>> Start Dataset records

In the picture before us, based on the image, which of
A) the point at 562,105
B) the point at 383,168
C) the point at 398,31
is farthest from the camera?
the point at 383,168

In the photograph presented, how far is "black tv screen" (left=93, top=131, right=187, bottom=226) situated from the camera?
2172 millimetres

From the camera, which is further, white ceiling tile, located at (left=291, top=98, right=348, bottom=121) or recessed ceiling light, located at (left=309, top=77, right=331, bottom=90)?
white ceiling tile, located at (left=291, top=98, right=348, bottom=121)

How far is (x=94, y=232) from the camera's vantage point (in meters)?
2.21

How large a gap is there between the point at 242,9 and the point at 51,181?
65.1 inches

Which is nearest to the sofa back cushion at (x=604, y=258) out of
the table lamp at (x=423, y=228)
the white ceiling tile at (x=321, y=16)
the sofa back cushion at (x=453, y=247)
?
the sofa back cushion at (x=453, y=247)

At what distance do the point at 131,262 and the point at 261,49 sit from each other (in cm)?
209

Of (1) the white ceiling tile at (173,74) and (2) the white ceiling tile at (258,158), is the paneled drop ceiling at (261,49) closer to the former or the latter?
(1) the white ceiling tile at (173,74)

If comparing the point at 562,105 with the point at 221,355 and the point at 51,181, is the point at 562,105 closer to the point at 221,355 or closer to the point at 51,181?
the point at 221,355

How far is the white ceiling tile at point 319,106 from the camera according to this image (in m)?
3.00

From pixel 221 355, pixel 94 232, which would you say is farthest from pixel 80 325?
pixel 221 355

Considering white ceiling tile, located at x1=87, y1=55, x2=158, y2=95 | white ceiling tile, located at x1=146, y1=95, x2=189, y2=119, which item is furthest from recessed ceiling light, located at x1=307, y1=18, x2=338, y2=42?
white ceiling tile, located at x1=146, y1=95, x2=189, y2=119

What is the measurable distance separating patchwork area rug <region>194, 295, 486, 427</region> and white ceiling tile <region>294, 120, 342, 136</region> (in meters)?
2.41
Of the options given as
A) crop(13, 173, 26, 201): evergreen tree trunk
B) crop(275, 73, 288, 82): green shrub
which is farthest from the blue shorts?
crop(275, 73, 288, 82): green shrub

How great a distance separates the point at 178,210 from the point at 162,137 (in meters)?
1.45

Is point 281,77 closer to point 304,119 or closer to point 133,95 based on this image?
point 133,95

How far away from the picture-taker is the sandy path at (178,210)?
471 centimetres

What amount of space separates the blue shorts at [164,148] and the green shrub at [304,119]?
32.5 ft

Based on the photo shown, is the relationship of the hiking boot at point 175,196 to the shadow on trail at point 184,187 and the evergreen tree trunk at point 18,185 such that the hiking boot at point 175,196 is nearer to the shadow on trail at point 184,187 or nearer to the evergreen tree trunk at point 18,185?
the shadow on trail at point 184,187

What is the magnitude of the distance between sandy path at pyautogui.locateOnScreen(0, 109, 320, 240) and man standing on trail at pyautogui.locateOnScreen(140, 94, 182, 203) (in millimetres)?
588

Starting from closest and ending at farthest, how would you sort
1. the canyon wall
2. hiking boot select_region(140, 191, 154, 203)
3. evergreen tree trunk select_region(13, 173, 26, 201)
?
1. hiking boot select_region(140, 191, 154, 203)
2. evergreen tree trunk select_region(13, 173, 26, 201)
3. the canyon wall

>> End Dataset records

*Exercise task*
The records above should be repeated in full, exactly as given.

*Solution to the exercise*
In the picture before us, based on the image, which of
A) the point at 562,105
B) the point at 383,168
C) the point at 398,31
is farthest from the camera?
the point at 383,168

In the photograph presented, how far is "black tv screen" (left=93, top=131, right=187, bottom=226) situated from the camera?
2172 millimetres

From the camera, which is further, white ceiling tile, located at (left=291, top=98, right=348, bottom=121) or recessed ceiling light, located at (left=309, top=77, right=331, bottom=90)?
white ceiling tile, located at (left=291, top=98, right=348, bottom=121)

How far is (x=94, y=232) from the camera's vantage point (in meters)?
2.21

How large a gap is there between the point at 242,9 and the point at 51,181?
65.1 inches

Which is nearest to the sofa back cushion at (x=604, y=258) out of
the table lamp at (x=423, y=228)
the white ceiling tile at (x=321, y=16)
the sofa back cushion at (x=453, y=247)
?
the sofa back cushion at (x=453, y=247)

At what distance do the point at 131,262 and the point at 261,49 sit from each other (in cm)?
209

Of (1) the white ceiling tile at (173,74) and (2) the white ceiling tile at (258,158), is the paneled drop ceiling at (261,49) closer to the former or the latter?
(1) the white ceiling tile at (173,74)

If comparing the point at 562,105 with the point at 221,355 and the point at 51,181, is the point at 562,105 closer to the point at 221,355 or closer to the point at 51,181?
the point at 221,355

How far is the white ceiling tile at point 319,106 from the camera according to this image (in m)?
3.00

From pixel 221 355, pixel 94 232, which would you say is farthest from pixel 80 325?
pixel 221 355

Considering white ceiling tile, located at x1=87, y1=55, x2=158, y2=95 | white ceiling tile, located at x1=146, y1=95, x2=189, y2=119, which item is furthest from recessed ceiling light, located at x1=307, y1=18, x2=338, y2=42?
white ceiling tile, located at x1=146, y1=95, x2=189, y2=119

What is the measurable distance separating patchwork area rug <region>194, 295, 486, 427</region> and white ceiling tile <region>294, 120, 342, 136</region> (in meters)?
2.41
Of the options given as
A) crop(13, 173, 26, 201): evergreen tree trunk
B) crop(275, 73, 288, 82): green shrub
which is farthest from the blue shorts?
crop(275, 73, 288, 82): green shrub

How great a distance separates the point at 178,210 from the point at 162,137 (in meters)?
1.45

Is point 281,77 closer to point 304,119 or closer to point 133,95 based on this image?
point 133,95

How far away from the picture-taker is the sandy path at (178,210)?
471 centimetres

What amount of space separates the blue shorts at [164,148] and the green shrub at [304,119]?
32.5 ft

Based on the photo shown, is the relationship of the hiking boot at point 175,196 to the shadow on trail at point 184,187 and the evergreen tree trunk at point 18,185 such that the hiking boot at point 175,196 is nearer to the shadow on trail at point 184,187 or nearer to the evergreen tree trunk at point 18,185?
the shadow on trail at point 184,187

What is the magnitude of the distance between sandy path at pyautogui.locateOnScreen(0, 109, 320, 240) and man standing on trail at pyautogui.locateOnScreen(140, 94, 182, 203) (in millimetres)?
588

Starting from closest and ending at farthest, how would you sort
1. the canyon wall
2. hiking boot select_region(140, 191, 154, 203)
3. evergreen tree trunk select_region(13, 173, 26, 201)
?
1. hiking boot select_region(140, 191, 154, 203)
2. evergreen tree trunk select_region(13, 173, 26, 201)
3. the canyon wall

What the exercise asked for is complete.